_Work request A_
Please transcribe the passage of the wireless forum thread starting with "## braineatingalien" and going on through "disables it again.".
_Work request B_
Answer these questions from the wireless forum thread:
(i) Which two kernel versions were tried after upgrading to Intrepid 5?
(ii) What laptop model does braineatingalien have?
(iii) In which laptop is expect0 trying to get the Intel Wireless 5300 working?

_Exercise text_
══════

I tried to uninstall the modules and upgrade to Intrepid 5, first 2.6.27-2-generic and then 2.6.27-3-generic. The problem is exactly the same there  :Sad: 

Any suggestions?

----------


## braineatingalien

I followed the instructions on the previous page and now it shows wireless networks but it doesn't list any in range.  I have a HP DV5t with 5100.  I tried 8.10 alpha 5 and it does work nearly perfect but I cant use that because the bluetooth doesn't work properly.  so how do I display wireless networks in range?

----------


## expect0

Having exactly the same problem as Mastodront. Have been trying to get my Intel Wireless 5300 to work (in my Asus S37S) for several weeks now and the dmesg output seems to suggest it actually works for a couple of seconds - until the RF kill switch disables it again.

This can be comprehended by the fact that the WLAN LED gets turned on when booting up but gets disabled after about 10 seconds later (still booting). The networkmanager seems to have been able to get the wireless network list in this time but as such is unable to actually connect when the laptop is finished booting.

══════

_Data below_
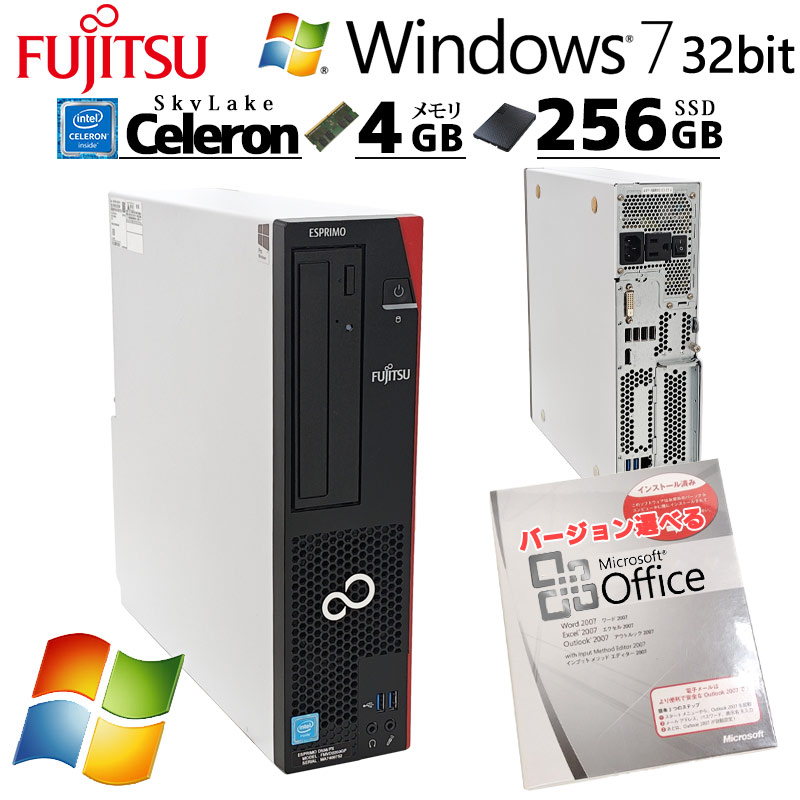 Win7 中古デスクトップ Microsoft Office付き 富士通 ESPRIMO D556/PX Windows7 Pro Celeron G3900 メモリ 4GB SSD 256GB 本体 3ヶ月保証 | FMV-ESPRIMO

══════

_Expected output A_
## braineatingalien

I followed the instructions on the previous page and now it shows wireless networks but it doesn't list any in range.  I have a HP DV5t with 5100.  I tried 8.10 alpha 5 and it does work nearly perfect but I cant use that because the bluetooth doesn't work properly.  so how do I display wireless networks in range?

----------


## expect0

Having exactly the same problem as Mastodront. Have been trying to get my Intel Wireless 5300 to work (in my Asus S37S) for several weeks now and the dmesg output seems to suggest it actually works for a couple of seconds - until the RF kill switch disables it again.

_Expected output B_
(i) 2.6.27-2-generic and 2.6.27-3-generic
(ii) An HP DV5t with 5100
(iii) An Asus S37S